Before cloning, you’ll need to set up an SSH key on Midway3 — just like you did on the CS Linux Servers — to authenticate with GitHub.

Follow the GitHub SSH setup instructions in the section below to complete this step.

Clone Your Repository

Once GitHub access is set up:

Clone your homework or project repository for the assignment.
Now you’re ready to get started working on your CUDA code!

Creating Your Private Repository¶

To actually get your private repository, you will need this invitation URL:

HW2 invitation (Please check the Post “HW 2 is ready” Ed)
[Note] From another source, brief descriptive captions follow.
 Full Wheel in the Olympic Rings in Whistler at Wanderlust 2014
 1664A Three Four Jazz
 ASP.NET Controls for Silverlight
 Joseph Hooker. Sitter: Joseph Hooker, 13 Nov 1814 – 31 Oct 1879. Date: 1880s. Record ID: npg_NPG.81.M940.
When you click on an invitation URL, you will have to complete the following steps:

You will need to select your CNetID from a list. This will allow us to know what student is associated with each GitHub account. This step is only done for the very first invitation you accept.

Note

If you are on the waiting list for this course you will not have a repository made for you until you are admitted into the course. I will post the starter code on Ed so you can work on the assignment until you are admitted into the course.
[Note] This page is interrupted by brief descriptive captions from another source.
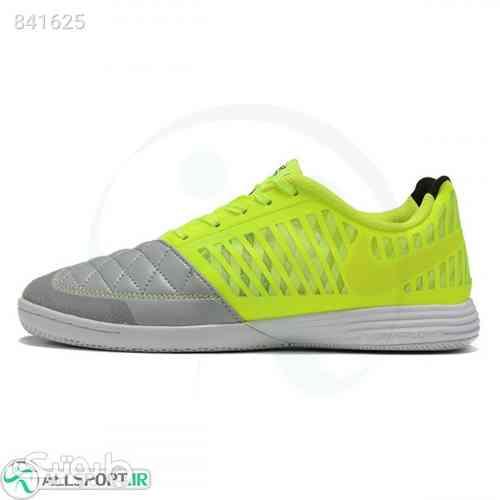 https://botick.com/product/841625-کفش-فوتسال-نایک-لونار-گتو-طرح-اصلیزرد-سفید-Nike-Lunar-Gato-II-IC-Yellow-White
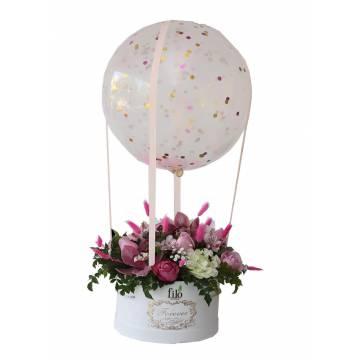 Balloon Arrangement for...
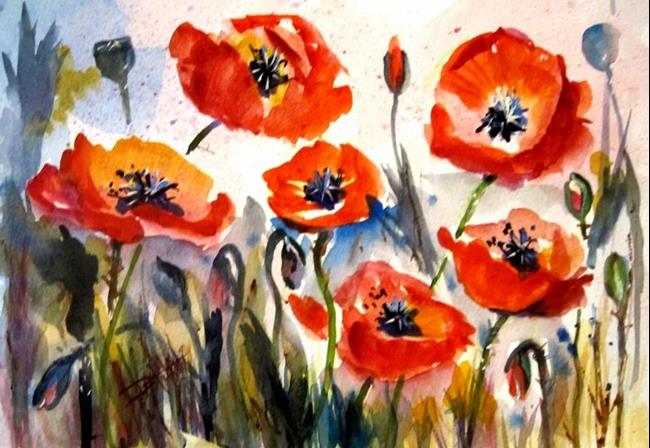 Art: Poppy Field by Artist Delilah Smith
You must click “Accept this assignment” or your repository will not actually be created.
After accepting the assignment, Github will take a few minutes to create your repository. You should receive an email from Github when your repository is ready. Normally, it’s ready within seconds and you can just refresh the page.
You now need to clone your repository (i.e., download it to your machine).
- Make sure you’ve set up SSH access on your GitHub account.
- For each repository, you will need to get the SSH URL of the repository. To get this URL, log into GitHub and navigate to your project repository (take into account that you will have a different repository per project). Then, click on the green “Code” button, and make sure the “SSH” tab is selected. Your repository URL should look something like this: git@github.com:mpcs52072-sum24/hw2-GITHUB-USERNAME.git.
- If you do not know how to use git clone to clone your repository then follow this guide that Github provides: Cloning a Repository

If you run into any issues, or need us to make any manual adjustments to your registration, please let us know via Ed Discussion.
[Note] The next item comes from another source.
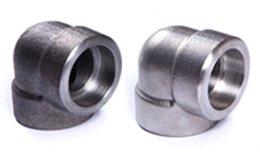 90 Degree Socket Weld Elbow Outlet Fittings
Programming Problem: Grayscaling an Image¶

For this homework, you will implement a CUDA program that will take a PNG image and convert it to a grayscale representation. To help you get started, we have provided the code that

Includes a function that reads in a png file and returns a flatten 1D array of pixels along with the image width and height (see png_flatten_load inside hw2/png_flatten.h).
Includes a host side function, image_to_grayscale (inside hw2/grayscale.cu) that converts the flatten image of pixels to grayscale.
Includes a main file (i.e., grayscale.cu) that takes in two arguments: an input and output png file. The program loads in the input png file, converts it to grayscale, and saves it to output file path (see png_flatten_save inside hw2/png_flatten.h).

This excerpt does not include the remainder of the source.